Stoneman, an adjunct professor of rhetoric and public address, joined the Hillsdale faculty this semester. She was drawn to Hillsdale because it was a place that harbored community, family, and a channel for her to pursue her passion.
Stoneman received her undergraduate degree from the University of Minnesota. As a young college student she was initially interested in studying journalism, but after an introductory course in rhetoric, her heart turned.
“I changed my major and never looked back,” she said. “For me, rhetoric was a new way to see the world.”
At the University of Pittsburgh, she earned her Ph.D in rhetoric and met her husband Ethan. After he finished a teaching job at the Virginia Military Institute, the couple moved to Hillsdale so he could take up an assistant teaching position.
Now, Ethan Stoneman isn’t the only Dr. Stoneman at Hillsdale College.
Breta Stoneman spent the fall semester auditing rhetoric classes and was hired this semester as a part-time lecturer. She teaches Interpersonal Communication and the core class Classical Logic & Rhetoric, a course her husband also teaches.
“It’s comforting; it feels like the same-old,” said Ethan Stoneman of his wife joining the rhetoric and public address department.
Teaching as colleagues isn’t new for the Stonemans. It’s actually how they met. The couple taught together during graduate school and often paired up for group projects. Ethan recounts his first impression of Breta: comfortable, argumentative, and well-connected.
“I was both impressed by her and intimidated by her,” Ethan Stoneman said.
After Breta Stoneman finishes her lectures at the college, her day of teaching has only just begun. She goes home to another set of students — except they call her “mom.”
Breta and Ethan share homeschooling duties of their three children. When Breta teaches at the college in the morning, Ethan stays home with the kids, and then they trade roles for the afternoon.
“It saves on babysitting costs,” Ethan said. He paused, then chuckled. “And I love my children.”
Breta Stoneman expressed the importance of striking the balance between homeschooling and teaching. Her lesson plans and conversations change depending on where she is teaching.
“I have to remember I’m talking to adults when I’m on campus and to children at home,” she said.
But she said coming back to the classroom has been special.
“It’s exciting to transfer my passion of rhetoric to the students, showing them all of the doors it can open from philosophy, religion, journalism, and politics,” Breta Stoneman said.
She also expressed how much she loves going home to their three little kids and two not-so-little Newfoundlands, but still being able to continue the passionate conversations about rhetoric with her husband.
“Even my five year old contributes to the conversations because she hears what we say, and she benefits from the classical education we teach at home,” she said.

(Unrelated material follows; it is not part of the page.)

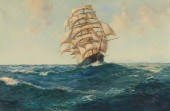 Daniel Sherrin (British 1868-1
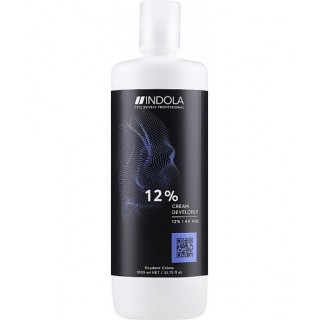 Крем-проявник Indola Cream Developer 12% 40 Vol. 1000 мл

Ethan agreed, saying they share a lot of interests, and that common framework allows them to discuss and have friendly arguments about ideas. But sometimes, he says, his wife wants to get out of that mode.

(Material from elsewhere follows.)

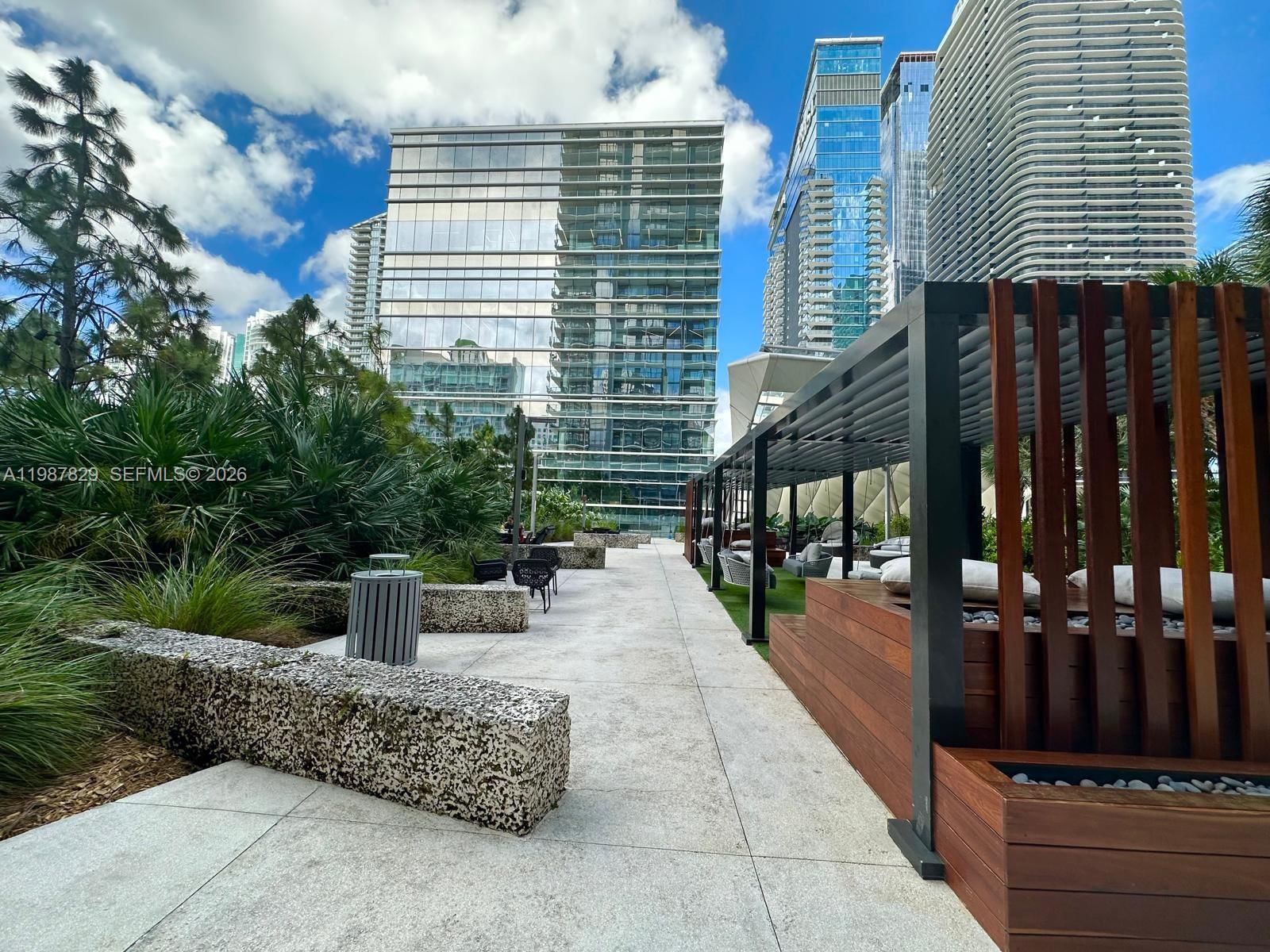 Real estate property located at 88 7th St #3609, Miami-dade, Rise Condo, Miami, FL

“She tells me to stop talking and just watch the show,” Ethan Stoneman said. “Sometimes she’ll even analyse how I talk to her and how I make an argument, and then use it as an example in class.”
Kiara Freeman, a sophomore majoring in rhetoric and public address, is a student of both Breta and Ethan Stoneman. Freeman expressed her excitement to be a part of Breta Stoneman’s Interpersonal Communication class.

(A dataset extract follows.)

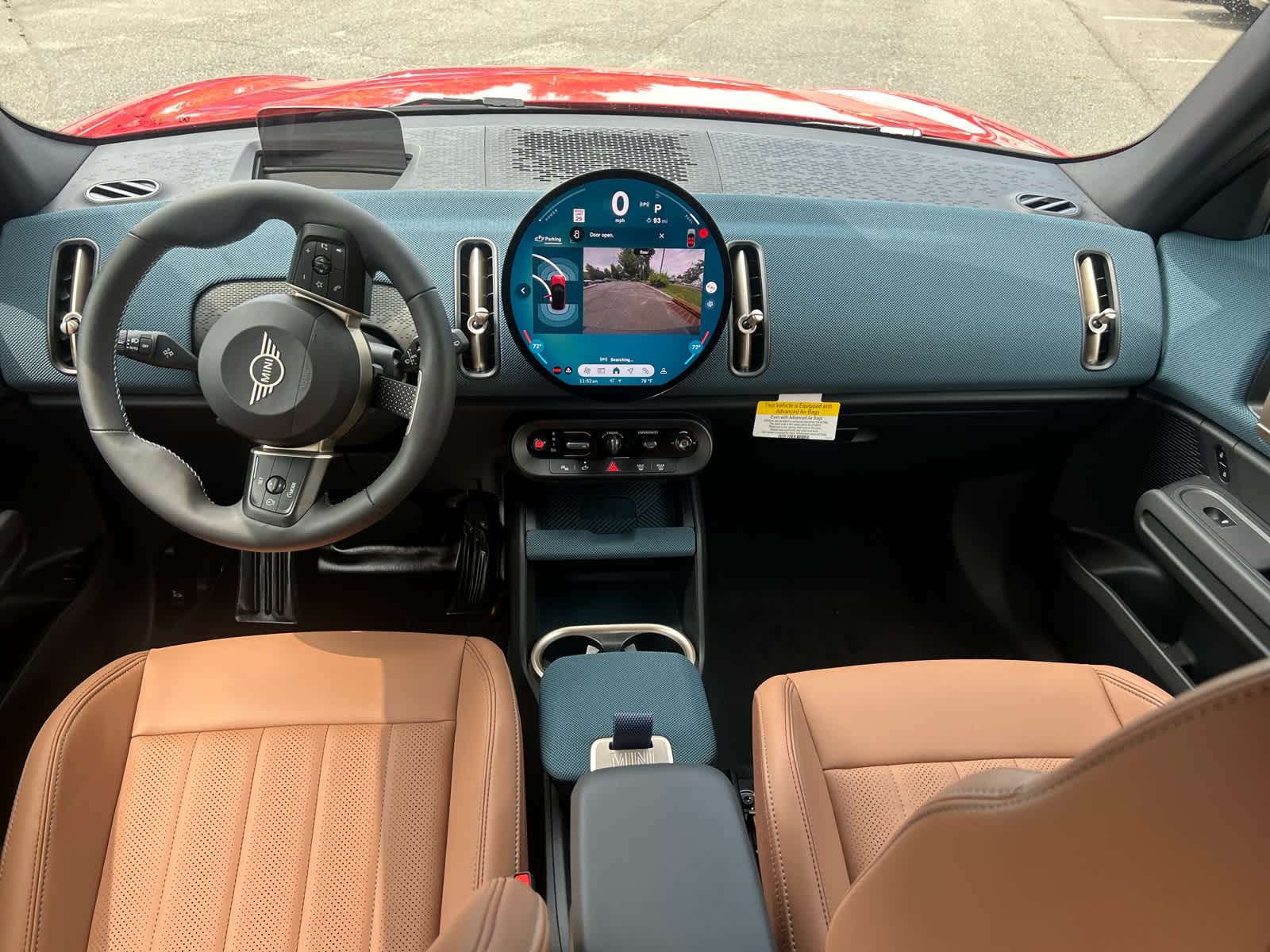 2025 MINI Countryman All4 Cooper S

“She’s really inviting and quick to bring in examples that are personal and relevant. Because of that I think the students are receptive to that and engage with the material more personally,” Freeman said.
With this distinct perspective on both of the Stonemans, Freeman provided some insight on them, saying they are both kind and easygoing and have a similar sense of humor that makes their classes comfortable.
A year ago there was no Stoneman on Hillsdale’s campus, but now two occupy the fourth floor of Kendall Hall. Sharing an office isn’t a big deal for two professors who already share their lives.